Excerpts from a spatial reasoning dataset

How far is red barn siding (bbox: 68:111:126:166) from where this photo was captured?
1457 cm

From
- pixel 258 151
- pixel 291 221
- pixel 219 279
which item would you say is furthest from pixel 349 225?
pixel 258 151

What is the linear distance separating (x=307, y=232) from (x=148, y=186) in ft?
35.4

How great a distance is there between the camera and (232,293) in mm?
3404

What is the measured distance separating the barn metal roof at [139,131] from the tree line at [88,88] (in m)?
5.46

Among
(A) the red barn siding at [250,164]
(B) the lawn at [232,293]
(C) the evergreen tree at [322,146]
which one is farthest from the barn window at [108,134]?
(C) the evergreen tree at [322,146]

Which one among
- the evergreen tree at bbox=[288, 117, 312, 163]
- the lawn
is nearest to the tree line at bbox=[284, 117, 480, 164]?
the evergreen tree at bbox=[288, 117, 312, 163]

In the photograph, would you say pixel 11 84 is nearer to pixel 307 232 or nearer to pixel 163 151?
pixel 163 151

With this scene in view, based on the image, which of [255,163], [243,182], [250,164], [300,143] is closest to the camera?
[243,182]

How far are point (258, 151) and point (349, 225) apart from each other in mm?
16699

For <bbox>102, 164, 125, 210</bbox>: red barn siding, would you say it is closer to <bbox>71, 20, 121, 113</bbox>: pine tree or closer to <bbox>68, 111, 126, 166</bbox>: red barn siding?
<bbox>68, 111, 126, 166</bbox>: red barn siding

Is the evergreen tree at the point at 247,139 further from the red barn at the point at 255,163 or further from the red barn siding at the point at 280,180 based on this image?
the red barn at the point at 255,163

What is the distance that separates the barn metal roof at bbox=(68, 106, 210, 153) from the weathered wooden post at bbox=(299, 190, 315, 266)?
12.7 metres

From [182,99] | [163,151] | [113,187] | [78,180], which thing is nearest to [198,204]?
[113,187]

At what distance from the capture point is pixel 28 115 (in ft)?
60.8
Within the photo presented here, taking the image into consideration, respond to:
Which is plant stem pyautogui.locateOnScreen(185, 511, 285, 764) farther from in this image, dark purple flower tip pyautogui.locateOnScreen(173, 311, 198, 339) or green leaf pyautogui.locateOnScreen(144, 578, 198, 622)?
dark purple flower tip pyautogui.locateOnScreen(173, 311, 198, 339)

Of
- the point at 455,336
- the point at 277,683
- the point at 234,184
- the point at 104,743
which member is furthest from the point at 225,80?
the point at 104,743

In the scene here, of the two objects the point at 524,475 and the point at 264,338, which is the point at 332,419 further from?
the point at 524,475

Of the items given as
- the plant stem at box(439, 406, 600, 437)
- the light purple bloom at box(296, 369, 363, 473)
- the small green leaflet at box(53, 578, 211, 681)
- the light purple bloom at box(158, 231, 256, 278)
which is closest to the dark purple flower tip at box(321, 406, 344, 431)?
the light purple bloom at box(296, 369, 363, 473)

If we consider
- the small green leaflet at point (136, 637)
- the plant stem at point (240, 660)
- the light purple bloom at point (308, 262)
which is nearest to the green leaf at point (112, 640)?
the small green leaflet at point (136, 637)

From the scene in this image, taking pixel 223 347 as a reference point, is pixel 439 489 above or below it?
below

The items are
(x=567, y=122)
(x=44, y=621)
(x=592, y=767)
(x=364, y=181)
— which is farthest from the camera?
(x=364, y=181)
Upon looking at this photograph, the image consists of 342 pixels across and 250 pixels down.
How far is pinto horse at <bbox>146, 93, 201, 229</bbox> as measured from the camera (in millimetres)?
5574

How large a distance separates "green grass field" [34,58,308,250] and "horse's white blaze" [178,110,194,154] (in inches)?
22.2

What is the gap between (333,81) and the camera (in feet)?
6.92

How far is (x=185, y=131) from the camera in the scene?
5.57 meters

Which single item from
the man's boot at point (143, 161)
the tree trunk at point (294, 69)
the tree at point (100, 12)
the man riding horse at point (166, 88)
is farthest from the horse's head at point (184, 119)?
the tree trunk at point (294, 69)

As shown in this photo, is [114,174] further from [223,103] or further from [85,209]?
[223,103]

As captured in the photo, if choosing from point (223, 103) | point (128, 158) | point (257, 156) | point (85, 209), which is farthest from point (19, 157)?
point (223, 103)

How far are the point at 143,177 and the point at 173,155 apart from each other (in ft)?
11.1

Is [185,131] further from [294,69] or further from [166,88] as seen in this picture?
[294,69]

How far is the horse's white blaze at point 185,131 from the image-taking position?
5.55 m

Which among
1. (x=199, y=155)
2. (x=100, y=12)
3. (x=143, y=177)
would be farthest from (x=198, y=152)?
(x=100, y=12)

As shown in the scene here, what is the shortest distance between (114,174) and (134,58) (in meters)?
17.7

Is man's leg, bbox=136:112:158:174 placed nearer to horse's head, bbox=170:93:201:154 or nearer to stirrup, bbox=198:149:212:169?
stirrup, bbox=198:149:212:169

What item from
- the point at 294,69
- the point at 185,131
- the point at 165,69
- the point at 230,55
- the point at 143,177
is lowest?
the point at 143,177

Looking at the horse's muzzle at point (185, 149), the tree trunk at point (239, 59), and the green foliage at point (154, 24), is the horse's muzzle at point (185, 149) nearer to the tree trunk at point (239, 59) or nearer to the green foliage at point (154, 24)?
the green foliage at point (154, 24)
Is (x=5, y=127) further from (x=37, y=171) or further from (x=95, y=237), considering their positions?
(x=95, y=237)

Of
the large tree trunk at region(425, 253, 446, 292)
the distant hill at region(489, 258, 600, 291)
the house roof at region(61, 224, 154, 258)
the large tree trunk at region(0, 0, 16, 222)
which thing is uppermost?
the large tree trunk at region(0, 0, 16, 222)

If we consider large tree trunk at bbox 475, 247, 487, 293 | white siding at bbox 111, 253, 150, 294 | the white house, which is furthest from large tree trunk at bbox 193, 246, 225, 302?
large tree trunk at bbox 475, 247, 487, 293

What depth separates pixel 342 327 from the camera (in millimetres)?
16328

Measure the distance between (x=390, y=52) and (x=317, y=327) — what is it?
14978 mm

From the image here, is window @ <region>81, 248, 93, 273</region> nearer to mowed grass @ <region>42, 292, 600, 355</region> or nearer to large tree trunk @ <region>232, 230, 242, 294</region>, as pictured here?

Brief
Convert every line above into a JSON list of strings, one string per line, leaving out blank lines.

Exercise response
[
  "How far is red barn siding (bbox: 68:111:126:166) from where this photo was captured?",
  "1457 cm",
  "From",
  "- pixel 258 151",
  "- pixel 291 221",
  "- pixel 219 279",
  "which item would you say is furthest from pixel 349 225?",
  "pixel 258 151",
  "What is the linear distance separating (x=307, y=232) from (x=148, y=186) in ft?",
  "35.4",
  "How great a distance is there between the camera and (232,293) in mm?",
  "3404",
  "What is the measured distance separating the barn metal roof at [139,131] from the tree line at [88,88] (in m)?",
  "5.46",
  "Among",
  "(A) the red barn siding at [250,164]",
  "(B) the lawn at [232,293]",
  "(C) the evergreen tree at [322,146]",
  "which one is farthest from the barn window at [108,134]?",
  "(C) the evergreen tree at [322,146]",
  "Which one among",
  "- the evergreen tree at bbox=[288, 117, 312, 163]",
  "- the lawn",
  "is nearest to the tree line at bbox=[284, 117, 480, 164]?",
  "the evergreen tree at bbox=[288, 117, 312, 163]",
  "In the photograph, would you say pixel 11 84 is nearer to pixel 307 232 or nearer to pixel 163 151?",
  "pixel 163 151",
  "With this scene in view, based on the image, which of [255,163], [243,182], [250,164], [300,143] is closest to the camera?",
  "[243,182]",
  "How far are point (258, 151) and point (349, 225) apart from each other in mm?",
  "16699",
  "For <bbox>102, 164, 125, 210</bbox>: red barn siding, would you say it is closer to <bbox>71, 20, 121, 113</bbox>: pine tree or closer to <bbox>68, 111, 126, 166</bbox>: red barn siding?",
  "<bbox>68, 111, 126, 166</bbox>: red barn siding",
  "Is the evergreen tree at the point at 247,139 further from the red barn at the point at 255,163 or further from the red barn siding at the point at 280,180 based on this image?",
  "the red barn at the point at 255,163",
  "What is the distance that separates the barn metal roof at bbox=(68, 106, 210, 153) from the weathered wooden post at bbox=(299, 190, 315, 266)?",
  "12.7 metres",
  "From [182,99] | [163,151] | [113,187] | [78,180], which thing is nearest to [198,204]?",
  "[113,187]",
  "At what distance from the capture point is pixel 28 115 (in ft)?",
  "60.8",
  "Within the photo presented here, taking the image into consideration, respond to:",
  "Which is plant stem pyautogui.locateOnScreen(185, 511, 285, 764) farther from in this image, dark purple flower tip pyautogui.locateOnScreen(173, 311, 198, 339) or green leaf pyautogui.locateOnScreen(144, 578, 198, 622)?",
  "dark purple flower tip pyautogui.locateOnScreen(173, 311, 198, 339)",
  "Of",
  "- the point at 455,336",
  "- the point at 277,683",
  "- the point at 234,184",
  "- the point at 104,743",
  "which member is furthest from the point at 225,80?",
  "the point at 104,743",
  "In the scene here, of the two objects the point at 524,475 and the point at 264,338, which is the point at 332,419 further from?",
  "the point at 524,475",
  "Of the items given as",
  "- the plant stem at box(439, 406, 600, 437)",
  "- the light purple bloom at box(296, 369, 363, 473)",
  "- the small green leaflet at box(53, 578, 211, 681)",
  "- the light purple bloom at box(158, 231, 256, 278)",
  "which is closest to the dark purple flower tip at box(321, 406, 344, 431)?",
  "the light purple bloom at box(296, 369, 363, 473)",
  "If we consider",
  "- the small green leaflet at point (136, 637)",
  "- the plant stem at point (240, 660)",
  "- the light purple bloom at point (308, 262)",
  "which is nearest to the green leaf at point (112, 640)?",
  "the small green leaflet at point (136, 637)",
  "From the scene in this image, taking pixel 223 347 as a reference point, is pixel 439 489 above or below it?",
  "below",
  "The items are",
  "(x=567, y=122)",
  "(x=44, y=621)",
  "(x=592, y=767)",
  "(x=364, y=181)",
  "— which is farthest from the camera?",
  "(x=364, y=181)",
  "Upon looking at this photograph, the image consists of 342 pixels across and 250 pixels down.",
  "How far is pinto horse at <bbox>146, 93, 201, 229</bbox> as measured from the camera (in millimetres)?",
  "5574",
  "How large a distance separates \"green grass field\" [34,58,308,250] and \"horse's white blaze\" [178,110,194,154] (in inches)?",
  "22.2",
  "What is the gap between (333,81) and the camera (in feet)?",
  "6.92",
  "How far is (x=185, y=131) from the camera in the scene?",
  "5.57 meters",
  "Which single item from",
  "the man's boot at point (143, 161)",
  "the tree trunk at point (294, 69)",
  "the tree at point (100, 12)",
  "the man riding horse at point (166, 88)",
  "is farthest from the horse's head at point (184, 119)?",
  "the tree trunk at point (294, 69)",
  "As shown in this photo, is [114,174] further from [223,103] or further from [85,209]?",
  "[223,103]",
  "As captured in the photo, if choosing from point (223, 103) | point (128, 158) | point (257, 156) | point (85, 209), which is farthest from point (19, 157)?",
  "point (223, 103)",
  "How far are the point at 143,177 and the point at 173,155 apart from each other (in ft)?",
  "11.1",
  "Is [185,131] further from [294,69] or further from [166,88] as seen in this picture?",
  "[294,69]",
  "How far is the horse's white blaze at point 185,131 from the image-taking position?",
  "5.55 m",
  "Which among",
  "1. (x=199, y=155)",
  "2. (x=100, y=12)",
  "3. (x=143, y=177)",
  "would be farthest from (x=198, y=152)?",
  "(x=100, y=12)",
  "As shown in the scene here, what is the shortest distance between (114,174) and (134,58) (in meters)?",
  "17.7",
  "Is man's leg, bbox=136:112:158:174 placed nearer to horse's head, bbox=170:93:201:154 or nearer to stirrup, bbox=198:149:212:169?",
  "stirrup, bbox=198:149:212:169",
  "What item from",
  "- the point at 294,69",
  "- the point at 185,131",
  "- the point at 165,69",
  "- the point at 230,55",
  "- the point at 143,177",
  "is lowest?",
  "the point at 143,177",
  "Looking at the horse's muzzle at point (185, 149), the tree trunk at point (239, 59), and the green foliage at point (154, 24), is the horse's muzzle at point (185, 149) nearer to the tree trunk at point (239, 59) or nearer to the green foliage at point (154, 24)?",
  "the green foliage at point (154, 24)",
  "Is (x=5, y=127) further from (x=37, y=171) or further from (x=95, y=237), considering their positions?",
  "(x=95, y=237)",
  "Of",
  "the large tree trunk at region(425, 253, 446, 292)",
  "the distant hill at region(489, 258, 600, 291)",
  "the house roof at region(61, 224, 154, 258)",
  "the large tree trunk at region(0, 0, 16, 222)",
  "which thing is uppermost?",
  "the large tree trunk at region(0, 0, 16, 222)",
  "If we consider large tree trunk at bbox 475, 247, 487, 293 | white siding at bbox 111, 253, 150, 294 | the white house, which is furthest from large tree trunk at bbox 193, 246, 225, 302?",
  "large tree trunk at bbox 475, 247, 487, 293",
  "What depth separates pixel 342 327 from the camera (in millimetres)?",
  "16328",
  "Measure the distance between (x=390, y=52) and (x=317, y=327) — what is it?",
  "14978 mm",
  "From the image here, is window @ <region>81, 248, 93, 273</region> nearer to mowed grass @ <region>42, 292, 600, 355</region> or nearer to large tree trunk @ <region>232, 230, 242, 294</region>, as pictured here?"
]